Jharkhand Pradesh Congress chief Ajoy Kumar quit his post on Friday, accusing some colleagues of promoting their own interests over the party and indulging in corrupt practices.
In his resignation letter to Rahul Gandhi, Kumar alleged that some of the workers place the interests of their own leaders above the party.
He targeted some of the leaders in the state, including former Union minister Subodh Kant Sahai, in this regard.
"My zero tolerance for corruption and any form of mediocrity, hampers me from doing my job effectively. Accordingly, please accept this as my formal letter of resignation as the president of the Jharkhand Pradesh Congress Committee," Kumar said.
"I only wish that the Congress party could go back to its original roots and raise the issues that are critically important for the people. It's vital that we have good people in both the opposition and the government. Instead, what are we have now is a long list of rent seekers.
"Their only intention is to grab power, sell tickets or collect money in the name of elections. As a proud Indian and one of the youngest winners of the Police gallantry award and having wiped the mafia in Jamshedpur. I can confidently say that the worst criminals look better than some of my colleagues," he said in the letter.
Kumar has forwarded copies of the letter to senior party leaders like Sonia Gandhi, Ghulam Nabi Azad, Ahmed Patel, A K Antony and Mallikarjun Kharge.
The ex-police officer and former Lok Sabha MP also accused party colleagues in the state of "creating havoc" in elections after they or their kin were denied tickets.
"The malaise in deep-rooted. Over the last few months, I have faced interference on several fronts.

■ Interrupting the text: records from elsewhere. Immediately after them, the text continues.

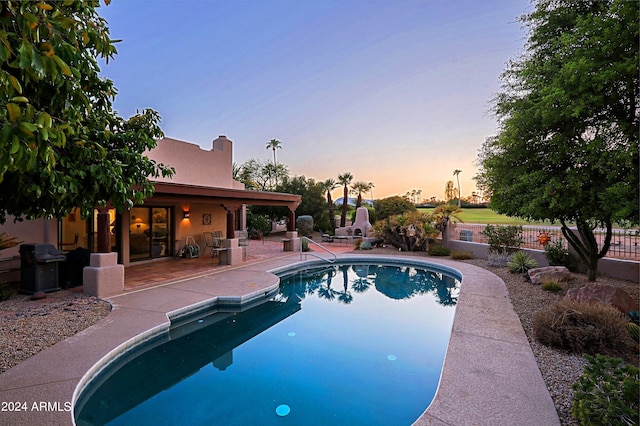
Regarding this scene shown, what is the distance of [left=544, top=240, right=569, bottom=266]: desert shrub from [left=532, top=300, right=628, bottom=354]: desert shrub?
6.65m

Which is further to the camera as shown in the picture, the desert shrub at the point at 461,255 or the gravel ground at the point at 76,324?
the desert shrub at the point at 461,255

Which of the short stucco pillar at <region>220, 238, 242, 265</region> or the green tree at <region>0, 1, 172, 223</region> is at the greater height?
the green tree at <region>0, 1, 172, 223</region>

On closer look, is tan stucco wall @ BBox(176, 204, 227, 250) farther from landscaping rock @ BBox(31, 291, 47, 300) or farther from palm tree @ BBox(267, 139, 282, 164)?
palm tree @ BBox(267, 139, 282, 164)

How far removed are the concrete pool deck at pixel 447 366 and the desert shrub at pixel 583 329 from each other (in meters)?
0.44

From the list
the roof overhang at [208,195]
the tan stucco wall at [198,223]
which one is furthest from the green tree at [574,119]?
the tan stucco wall at [198,223]

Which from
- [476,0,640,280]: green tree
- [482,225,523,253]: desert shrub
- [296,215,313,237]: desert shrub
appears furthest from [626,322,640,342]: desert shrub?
[296,215,313,237]: desert shrub

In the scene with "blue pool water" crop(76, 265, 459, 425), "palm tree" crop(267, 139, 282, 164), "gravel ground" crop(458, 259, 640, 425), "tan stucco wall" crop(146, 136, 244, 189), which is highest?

Whether it's an alliance issue, double standards with respect to Congress workers, non-formation of the PCC or continuous pandering to put dishonest people in posts. This has brought me to the unfortunate conclusion that whatever efforts I make are effectively reversed by these unscrupulous elements," he wrote.
"Every leader in the party supports the alliance that we have carefully stitched together, only as long as his seat is assured. And if he is denied, he creates havoc," Kumar said.

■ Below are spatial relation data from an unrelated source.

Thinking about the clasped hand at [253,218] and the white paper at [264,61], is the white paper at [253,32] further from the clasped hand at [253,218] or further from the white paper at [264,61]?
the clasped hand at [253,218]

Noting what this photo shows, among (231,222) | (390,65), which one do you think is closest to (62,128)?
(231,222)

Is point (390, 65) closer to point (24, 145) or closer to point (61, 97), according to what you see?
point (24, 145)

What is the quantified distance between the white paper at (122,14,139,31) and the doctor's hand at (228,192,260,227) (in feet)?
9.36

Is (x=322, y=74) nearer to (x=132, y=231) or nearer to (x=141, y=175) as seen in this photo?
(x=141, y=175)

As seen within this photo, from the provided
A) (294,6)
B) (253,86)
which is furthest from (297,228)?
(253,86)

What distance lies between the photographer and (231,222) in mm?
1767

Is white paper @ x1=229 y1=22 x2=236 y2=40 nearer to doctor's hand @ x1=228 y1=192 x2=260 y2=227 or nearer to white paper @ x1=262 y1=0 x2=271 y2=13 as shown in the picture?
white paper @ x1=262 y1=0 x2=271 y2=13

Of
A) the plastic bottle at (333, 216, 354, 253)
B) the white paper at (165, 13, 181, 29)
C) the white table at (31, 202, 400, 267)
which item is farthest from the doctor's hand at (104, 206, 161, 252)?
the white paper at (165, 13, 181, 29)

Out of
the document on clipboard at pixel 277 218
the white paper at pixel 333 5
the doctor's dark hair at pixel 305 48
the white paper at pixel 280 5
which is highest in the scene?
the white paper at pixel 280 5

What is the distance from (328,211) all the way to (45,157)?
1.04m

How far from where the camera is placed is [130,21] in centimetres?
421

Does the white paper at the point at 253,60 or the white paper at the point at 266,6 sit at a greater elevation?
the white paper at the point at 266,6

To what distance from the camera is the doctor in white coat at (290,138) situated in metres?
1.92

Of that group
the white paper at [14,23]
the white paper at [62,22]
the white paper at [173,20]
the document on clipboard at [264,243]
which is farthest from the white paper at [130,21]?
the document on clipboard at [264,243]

He had good words for some partymen as well who he lauded for having taught him a lot in politics.
"I also consider myself fortunate to have worked with some genuine leaders in the party at the centre. All of them continue to fight for the common man and they have shown me what selfless and decent politicians can achieve over some rapacious senior leaders and their own primitive idea of what modern politics entails. These so-called 'senior leaders' have shown me what politics should not be," he said.